Pour les 60 ans de la légende du kaiju eiga, Roboto Films vous propose les trois premiers films de la saga dans une version totalement restaurée en 4K Dolby Vision. Ces magnifiques restaurations ont été supervisées par Shinji Higuchi !
Les 3 films :
Blu-ray 1 : « Daikaiju Gamera » (1965) : Suite à une explosion nucléaire, une tortue préhistorique émerge de l'océan et détruit des villes au large du Japon. Son nom est Gamera.
Blu-ray 2 : « Gamera contre Barugon » (1966) : Barugon, créature reptilienne mythologique, ravage le Japon. Gamera, protecteur de la Terre, se mettra au travers de sa route...
Blu-ray 3 : « Gamera contre Gyaos » (1967) : Une créature volante nommée Gyaos terrorise le Japon en se nourrissant d'énergie humaine. Alors que des scientifiques essayent de comprendre l'origine de Gyaos, Gamera intervient pour sauver l'humanité.
Alors que des fous semblent s’être emparé des plus grandes puissances mondiales, « Gamera », un monstre en forme de tortue revient en version restaurée, l’occasion pour nous de revenir sur les dessous de cette spécialité nippone qu’est le Kaiju, ce qui signifie en Japonais : « Bete Etrange » ou encore « Monstre ». Ces créatures existent depuis l’antiquité Japonaise, où ils représentaient des créatures mythologiques, puissantes et effrayantes. Mais c’est au sortir de la seconde guerre mondiale que le terme Kaïju a pris le sens de Monstres Géants. Il faut dire que le « Kaiju », dans la culture Nipponne, symbolise la nature indomptée et sont généralement le fruit d’expériences génétiques ou de mutations dues à la radioactivité et aux activités nucléaires. Ils sont la métaphore nécessaire, pour les Japonais des peurs et angoisses liées à la guerre, l’environnement et à la technologie. Le plus célèbre d’entre eux, est évidemment « Godzilla » né en 1954, qui fit prendre un virage radical au cinéma de science-fiction Japonais. Il est l’exemple le plus célèbre mais également le plus emblématique, puisqu’il symbolise à lui seul le traumatisme lié au nucléaire et particulièrement aux bombes qui s’abattirent sur Hiroshima et Nagasaki.

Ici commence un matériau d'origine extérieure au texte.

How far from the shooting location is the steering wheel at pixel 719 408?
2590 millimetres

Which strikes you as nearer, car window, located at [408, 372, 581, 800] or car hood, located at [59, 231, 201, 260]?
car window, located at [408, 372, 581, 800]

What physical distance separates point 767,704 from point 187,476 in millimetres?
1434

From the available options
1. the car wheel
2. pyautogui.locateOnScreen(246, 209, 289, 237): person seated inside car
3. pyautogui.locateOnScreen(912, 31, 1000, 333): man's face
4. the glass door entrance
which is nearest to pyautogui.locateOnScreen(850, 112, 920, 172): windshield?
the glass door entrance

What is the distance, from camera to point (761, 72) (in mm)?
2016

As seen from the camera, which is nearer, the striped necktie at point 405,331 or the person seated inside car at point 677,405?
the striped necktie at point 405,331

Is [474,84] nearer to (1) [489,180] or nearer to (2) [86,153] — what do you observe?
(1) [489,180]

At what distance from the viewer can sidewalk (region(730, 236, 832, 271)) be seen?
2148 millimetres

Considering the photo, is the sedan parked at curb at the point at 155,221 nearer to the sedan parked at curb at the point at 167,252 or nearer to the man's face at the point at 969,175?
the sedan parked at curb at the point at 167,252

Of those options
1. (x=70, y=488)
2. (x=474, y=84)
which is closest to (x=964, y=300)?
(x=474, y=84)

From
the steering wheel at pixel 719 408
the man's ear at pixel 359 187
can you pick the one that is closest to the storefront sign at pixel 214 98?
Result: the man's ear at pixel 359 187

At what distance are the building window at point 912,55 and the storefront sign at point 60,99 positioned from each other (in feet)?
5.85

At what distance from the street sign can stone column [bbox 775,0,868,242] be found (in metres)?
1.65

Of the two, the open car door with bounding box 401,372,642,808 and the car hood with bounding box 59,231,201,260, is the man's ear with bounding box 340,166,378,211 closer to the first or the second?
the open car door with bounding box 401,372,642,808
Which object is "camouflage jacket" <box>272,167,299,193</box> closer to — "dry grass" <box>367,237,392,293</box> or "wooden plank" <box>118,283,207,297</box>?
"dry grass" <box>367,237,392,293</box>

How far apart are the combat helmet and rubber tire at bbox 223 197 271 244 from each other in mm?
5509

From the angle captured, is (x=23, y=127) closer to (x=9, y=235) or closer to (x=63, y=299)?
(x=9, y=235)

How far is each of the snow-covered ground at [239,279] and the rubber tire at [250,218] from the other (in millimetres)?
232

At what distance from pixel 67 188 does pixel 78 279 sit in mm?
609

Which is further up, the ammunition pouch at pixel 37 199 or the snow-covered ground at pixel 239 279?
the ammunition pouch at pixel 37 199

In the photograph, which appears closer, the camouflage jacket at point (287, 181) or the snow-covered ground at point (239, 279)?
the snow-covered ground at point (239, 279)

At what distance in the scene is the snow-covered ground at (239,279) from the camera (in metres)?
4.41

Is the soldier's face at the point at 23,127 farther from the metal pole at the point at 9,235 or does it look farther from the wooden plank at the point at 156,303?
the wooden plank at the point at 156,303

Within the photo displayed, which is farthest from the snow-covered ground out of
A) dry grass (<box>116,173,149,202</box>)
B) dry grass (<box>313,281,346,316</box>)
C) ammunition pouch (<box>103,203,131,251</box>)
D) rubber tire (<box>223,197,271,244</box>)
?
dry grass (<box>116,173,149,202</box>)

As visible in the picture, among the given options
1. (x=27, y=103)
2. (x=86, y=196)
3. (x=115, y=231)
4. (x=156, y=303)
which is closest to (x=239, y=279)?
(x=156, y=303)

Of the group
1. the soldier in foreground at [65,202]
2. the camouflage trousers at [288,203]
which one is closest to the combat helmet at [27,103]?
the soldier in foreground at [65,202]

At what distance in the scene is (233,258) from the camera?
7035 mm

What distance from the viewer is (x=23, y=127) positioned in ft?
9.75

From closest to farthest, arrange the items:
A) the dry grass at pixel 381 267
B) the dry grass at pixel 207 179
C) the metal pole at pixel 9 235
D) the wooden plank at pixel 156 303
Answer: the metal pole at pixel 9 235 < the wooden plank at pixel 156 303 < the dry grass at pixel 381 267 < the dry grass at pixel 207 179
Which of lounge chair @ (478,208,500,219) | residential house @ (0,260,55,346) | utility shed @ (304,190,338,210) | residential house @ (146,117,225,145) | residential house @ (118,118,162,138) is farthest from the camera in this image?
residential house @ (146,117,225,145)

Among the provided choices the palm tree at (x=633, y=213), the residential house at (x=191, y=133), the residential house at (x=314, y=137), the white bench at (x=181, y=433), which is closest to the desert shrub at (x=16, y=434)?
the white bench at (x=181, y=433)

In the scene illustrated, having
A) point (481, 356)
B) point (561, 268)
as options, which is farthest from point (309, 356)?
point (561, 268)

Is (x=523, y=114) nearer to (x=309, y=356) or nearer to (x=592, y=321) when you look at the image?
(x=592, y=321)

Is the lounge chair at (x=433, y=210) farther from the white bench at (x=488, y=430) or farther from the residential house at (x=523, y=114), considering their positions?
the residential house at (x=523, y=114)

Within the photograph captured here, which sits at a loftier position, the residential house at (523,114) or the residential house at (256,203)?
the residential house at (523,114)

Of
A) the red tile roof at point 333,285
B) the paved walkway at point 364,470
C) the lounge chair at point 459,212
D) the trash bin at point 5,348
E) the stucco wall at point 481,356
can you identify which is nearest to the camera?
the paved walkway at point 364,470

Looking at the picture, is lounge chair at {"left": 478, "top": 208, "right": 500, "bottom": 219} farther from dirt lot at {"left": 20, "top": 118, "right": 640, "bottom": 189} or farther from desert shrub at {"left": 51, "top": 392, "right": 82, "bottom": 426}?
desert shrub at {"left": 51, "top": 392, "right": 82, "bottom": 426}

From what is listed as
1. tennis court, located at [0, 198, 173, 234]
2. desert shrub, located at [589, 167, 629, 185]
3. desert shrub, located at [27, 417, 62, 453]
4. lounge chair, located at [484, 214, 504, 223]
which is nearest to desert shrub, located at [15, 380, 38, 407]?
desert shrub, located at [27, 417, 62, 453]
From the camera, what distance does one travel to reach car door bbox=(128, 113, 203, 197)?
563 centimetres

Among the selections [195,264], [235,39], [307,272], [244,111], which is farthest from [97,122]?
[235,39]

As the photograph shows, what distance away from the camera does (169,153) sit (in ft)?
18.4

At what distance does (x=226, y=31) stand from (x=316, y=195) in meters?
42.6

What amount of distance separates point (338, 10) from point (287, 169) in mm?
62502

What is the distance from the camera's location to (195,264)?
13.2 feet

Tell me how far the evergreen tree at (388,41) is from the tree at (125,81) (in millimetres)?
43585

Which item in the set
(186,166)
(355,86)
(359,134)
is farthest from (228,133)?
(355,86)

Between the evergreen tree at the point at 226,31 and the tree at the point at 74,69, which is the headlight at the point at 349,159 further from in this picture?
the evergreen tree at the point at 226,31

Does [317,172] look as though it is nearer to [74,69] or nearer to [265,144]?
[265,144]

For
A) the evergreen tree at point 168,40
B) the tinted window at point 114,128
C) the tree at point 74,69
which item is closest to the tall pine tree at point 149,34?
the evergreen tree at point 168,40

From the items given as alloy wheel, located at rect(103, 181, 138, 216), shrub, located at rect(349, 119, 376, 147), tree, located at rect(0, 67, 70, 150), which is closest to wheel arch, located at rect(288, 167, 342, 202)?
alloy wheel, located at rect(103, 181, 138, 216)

Au départ, a souvent destructeur et laissant les humains démunis, les « Kaiju » prirent un virage radicalement différent à l’entrée des années 60 et 70. Notamment avec Gamera, qui n’est plus simplement une créature destructrice se nourrissant de la chaleur et du feu, elle apparaît comme une protectrice de la nature et n’hésitera pas à se battre contre d’autres Kaijus comme Barugon et Gyaos. Ce n’est pas forcément perceptible de prime abord dans « Daikaiju Gamera », mais pourtant le virage s’amorce dès les premières minutes du film. Notamment parce que dans ce premier film mettant en vedette la Tortue géante, on y voit pour la première fois dans ce type de film, un enfant être le héros de cette histoire et le seul à voir que Gamera n’est pas méchante, qu’elle, en fait une protectrice. La preuve, et même si la scène est étonnante dans l’ensemble du film, elle va sauver l’enfant d’un phare qu’elle vient de détruire.

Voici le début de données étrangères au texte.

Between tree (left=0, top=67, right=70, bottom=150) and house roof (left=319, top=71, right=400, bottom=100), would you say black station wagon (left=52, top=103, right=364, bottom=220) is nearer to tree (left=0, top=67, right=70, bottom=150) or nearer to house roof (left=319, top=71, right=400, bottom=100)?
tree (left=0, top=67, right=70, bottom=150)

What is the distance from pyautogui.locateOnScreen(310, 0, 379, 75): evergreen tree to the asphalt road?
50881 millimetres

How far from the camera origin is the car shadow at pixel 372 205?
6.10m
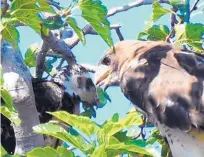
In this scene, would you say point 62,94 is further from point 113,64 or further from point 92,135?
point 92,135

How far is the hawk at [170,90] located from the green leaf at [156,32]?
64mm

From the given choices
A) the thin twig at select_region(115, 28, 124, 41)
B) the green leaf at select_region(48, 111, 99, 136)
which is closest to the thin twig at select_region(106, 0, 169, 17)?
the thin twig at select_region(115, 28, 124, 41)

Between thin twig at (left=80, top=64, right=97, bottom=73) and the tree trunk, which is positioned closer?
the tree trunk

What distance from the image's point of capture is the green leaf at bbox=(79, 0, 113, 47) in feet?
7.00

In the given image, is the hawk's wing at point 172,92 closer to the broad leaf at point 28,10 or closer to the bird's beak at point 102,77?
the bird's beak at point 102,77

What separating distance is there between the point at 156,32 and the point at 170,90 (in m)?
0.26

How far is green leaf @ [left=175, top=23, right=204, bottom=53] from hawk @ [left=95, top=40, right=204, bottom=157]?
135 millimetres

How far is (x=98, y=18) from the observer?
2139 millimetres

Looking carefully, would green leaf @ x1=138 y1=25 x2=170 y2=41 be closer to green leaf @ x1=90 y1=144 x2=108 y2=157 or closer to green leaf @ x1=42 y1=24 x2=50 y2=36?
green leaf @ x1=42 y1=24 x2=50 y2=36

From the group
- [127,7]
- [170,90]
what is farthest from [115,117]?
[127,7]

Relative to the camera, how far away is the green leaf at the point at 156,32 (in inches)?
101

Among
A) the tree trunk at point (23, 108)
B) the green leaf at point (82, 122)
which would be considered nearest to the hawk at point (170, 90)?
the tree trunk at point (23, 108)

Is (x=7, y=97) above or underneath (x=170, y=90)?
above

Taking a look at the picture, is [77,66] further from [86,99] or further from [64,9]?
[64,9]
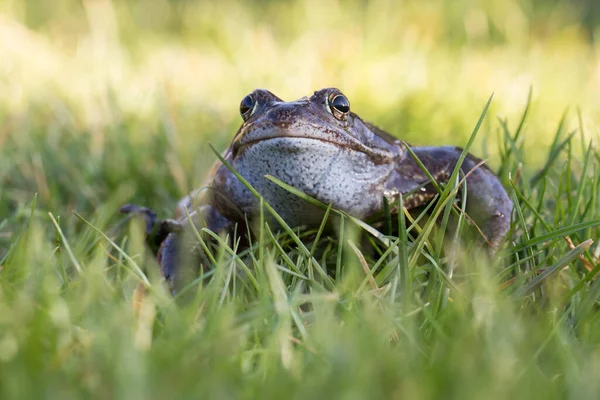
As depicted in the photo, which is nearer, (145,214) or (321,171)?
(321,171)

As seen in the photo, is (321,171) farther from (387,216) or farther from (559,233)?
(559,233)

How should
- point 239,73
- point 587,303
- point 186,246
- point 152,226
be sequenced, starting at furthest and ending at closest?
point 239,73
point 152,226
point 186,246
point 587,303

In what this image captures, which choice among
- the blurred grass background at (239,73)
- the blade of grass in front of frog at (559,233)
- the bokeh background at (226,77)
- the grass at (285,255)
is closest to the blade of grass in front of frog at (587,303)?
the grass at (285,255)

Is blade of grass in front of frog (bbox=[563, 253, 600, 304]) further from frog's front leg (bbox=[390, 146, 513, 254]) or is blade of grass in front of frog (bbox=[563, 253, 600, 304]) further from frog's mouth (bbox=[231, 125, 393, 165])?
frog's mouth (bbox=[231, 125, 393, 165])

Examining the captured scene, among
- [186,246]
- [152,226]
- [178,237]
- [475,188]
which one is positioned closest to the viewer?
[186,246]

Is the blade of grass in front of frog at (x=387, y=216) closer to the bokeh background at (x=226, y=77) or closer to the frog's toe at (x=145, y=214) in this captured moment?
the bokeh background at (x=226, y=77)

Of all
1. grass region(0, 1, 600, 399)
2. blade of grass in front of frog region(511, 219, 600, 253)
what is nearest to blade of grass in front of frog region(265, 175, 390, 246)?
grass region(0, 1, 600, 399)

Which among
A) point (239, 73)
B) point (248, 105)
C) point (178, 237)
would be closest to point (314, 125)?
point (248, 105)
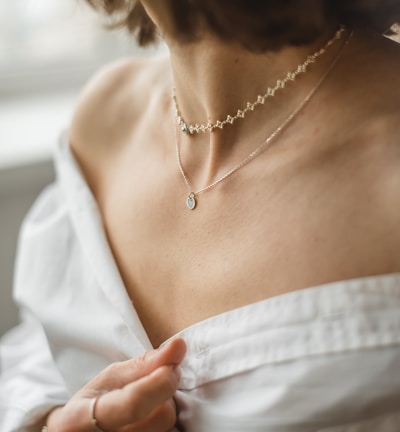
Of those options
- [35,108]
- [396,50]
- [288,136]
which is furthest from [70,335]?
[35,108]

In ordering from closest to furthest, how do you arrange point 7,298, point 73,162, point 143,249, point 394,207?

Ce coffret que nous propose l’éditeur « Roboto Films », nous permet de découvrir cette autre créature venue de l’imaginaire de Nisan Takahashi, l’homme derrière « Maya L’Abeille », et Yonejiro Saito (Passion) et sous la direction de Noriaki Yuasa qui consacra, en très grande partie, sa carrière à Gamera et à ses variantes. Il permet notamment de découvrir la manière dont le personnage a évolué et la manière dont les scénaristes l’ont utilisé pour incarner les peurs sociologiques, politiques et économiques du pays.